Performance tiers by pattern:

Tier	Patterns	Typical Check Latency
Fast	Direct, computed userset, union, wildcards	150-165 µs
Medium	TTU, exclusion, userset references	165-180 µs
Slow	Intersection, nested TTU, complex multi-path	180-250 µs
Very slow	Deep intersection chains, contextual tuples	300+ µs

Minimize intersections: Intersection is the most expensive set operation, especially for ListObjects and ListUsers:

# Slower: Intersection requires evaluating multiple paths
type document
  relations
    define viewer: writer and editor

# Faster: Union is much cheaper
type document
  relations
    define viewer: writer or editor

Prefer shallow hierarchies: Deep parent traversals increase query complexity:

# Better: Direct assignment with union
type document
  relations
    define viewer: [user, team#member]

# Slower: Deep parent chain
type document
  relations
    define viewer: viewer from folder
type folder
  relations
    define viewer: viewer from workspace

Use direct relations where possible: define viewer: [user] (~155 µs) is faster than nested computed usersets (~190 µs).

Be cautious with wildcards in ListObjects/ListUsers: While Check with wildcards is fast (~155 µs), wildcard expansion for list operations can be expensive (up to 9-21 ms in worst cases).

2. Avoid Runtime Contextual Tuples

Contextual tuples add ~3ms overhead per operation due to temporary table setup.
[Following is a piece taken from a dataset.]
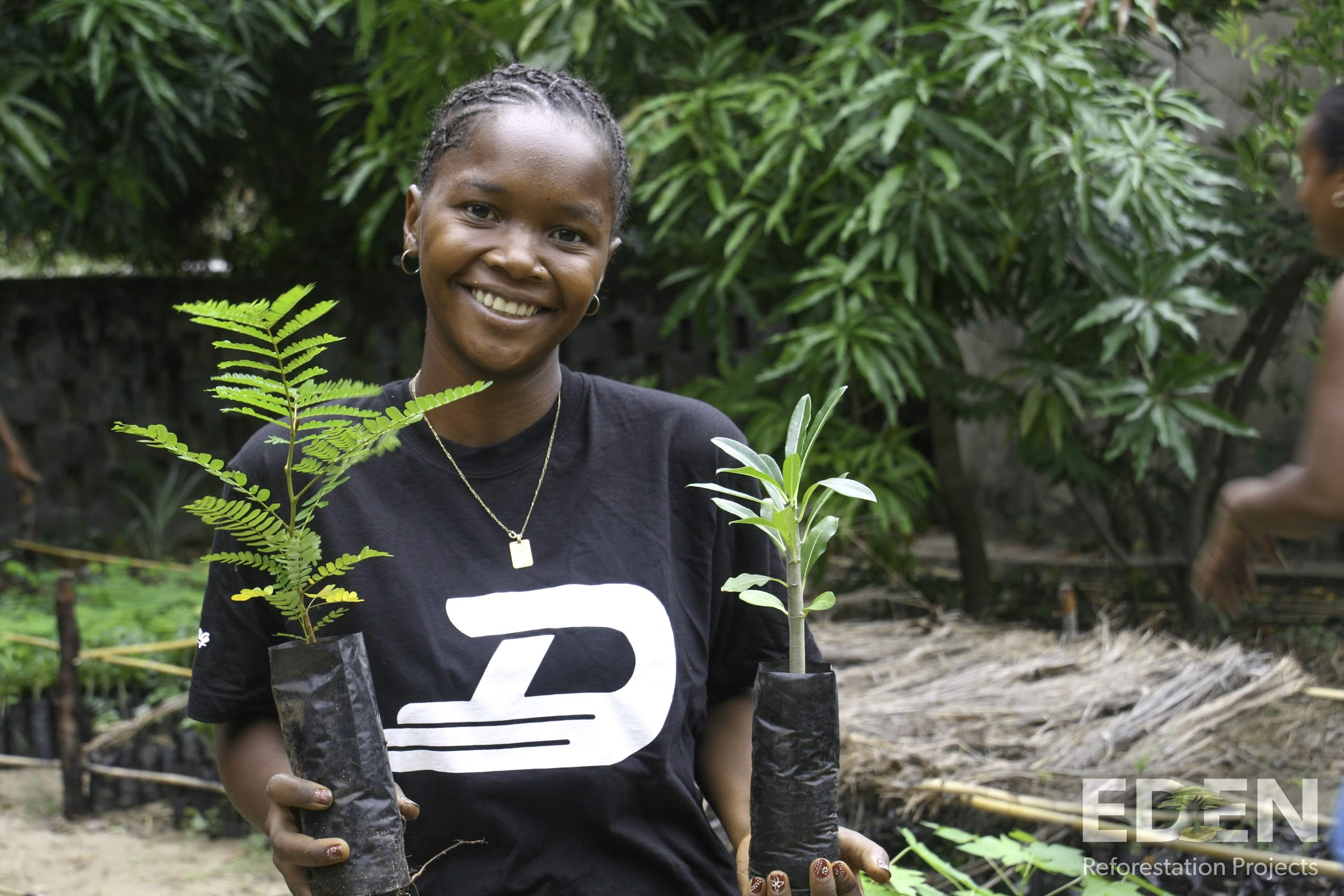 Madagascar_2013_Mamatiana holding seedlings.jpg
Use stored tuples when possible:

// Slow: ~3.2ms with contextual tuples
checker.Check(ctx, user, "viewer", doc,
    melange.WithContextualTuples(temporaryPermissions))

// Fast: ~160µs with stored tuples
checker.Check(ctx, user, "viewer", doc)

If you need contextual tuples frequently, consider batching multiple checks together.

3. Index Your Tuples View

Proper indexing of your melange_tuples view source tables is critical:

-- Object-based lookups (most common pattern)
CREATE INDEX idx_org_members_lookup
    ON organization_members (organization_id, role, user_id);

-- Expression indexes for text ID conversion
CREATE INDEX idx_org_members_text
    ON organization_members ((organization_id::text), (user_id::text));

Without expression indexes, PostgreSQL must perform sequential scans when your view converts integer IDs to text.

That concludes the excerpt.